**Kutipan Teks:**
:::::
Suku Baduy belakangan menjadi perhatian publik usai Presiden Joko Widodo (Jokowi) memakai pakaian adatnya saat Sidang Tahunan MPR/DPR RI 2021 pada 16 Agustus lalu. Banyak yang berkomentar positif atas penampilan Presiden mengenakan baju adat suku Baduy, namun ada juga yang mengomentarinya dengan nada miring.
Asumsi Distrik melakukan perjalanan untuk mengunjungi tempat suku Baduy Dalam dan Baduy Luar yang tinggal di Banten, serta berbincang dengan tokoh-tokoh masyarakat setempat untuk menggali nilai-nilai sakral yang berlaku di sana, termasuk baju adat mereka.
Asal nama suku Baduy
Mengunjungi Kampung Gajeboh, Asumsi bertemu dengan Mulyono, pria yang lahir di Kampung Balimbing, Baduy Luar. Ia mengatakan Kampung Gajeboh merupakan ikon dari suku Baduy Luar. Rumah-rumah etnik beratapkan jerami menjadi tempat tinggal masyarakat adatnya.
“Ini salah satu ikon Baduy juga, kampung Gajeboh. Perjalanan kita, dari terminal Ciboleger sampai ke sini, kurang lebih sekitar 1,5 jam jalan kaki. Kalau untuk dilanjutkan perjalanan ke Baduy Dalam, masih perlu sekitar 3 sampai 4 jam dari sini,” jelas Mulyono.
:::::
**Data Terkumpul:**
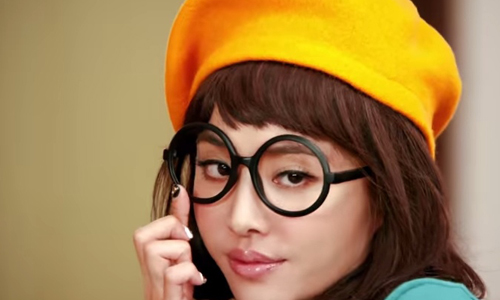 據說只有近視的人才看得到？隱藏著秘密訊息的神奇圖片 近視、有趣、日本、視覺、畫面、趣味、圖案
:::::
**Tujuan Anda:** Salin tanpa perubahan bagian teks tentang suku Baduy, dimulai dari "Asal nama suku" dan diakhiri dengan "tinggal masyarakat adatnya.".

**Tugas Selesai:**
Asal nama suku Baduy
Mengunjungi Kampung Gajeboh, Asumsi bertemu dengan Mulyono, pria yang lahir di Kampung Balimbing, Baduy Luar. Ia mengatakan Kampung Gajeboh merupakan ikon dari suku Baduy Luar. Rumah-rumah etnik beratapkan jerami menjadi tempat tinggal masyarakat adatnya.